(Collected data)
▶

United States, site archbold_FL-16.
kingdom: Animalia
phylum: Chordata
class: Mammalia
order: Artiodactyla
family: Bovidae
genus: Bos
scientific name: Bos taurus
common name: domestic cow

◀

§ EXERCISE PROMPT
The output should match the records above exactly, line for line.

§ ANSWER SPACE
United States, site archbold_FL-16.
kingdom: Animalia
phylum: Chordata
class: Mammalia
order: Artiodactyla
family: Bovidae
genus: Bos
scientific name: Bos taurus
common name: domestic cow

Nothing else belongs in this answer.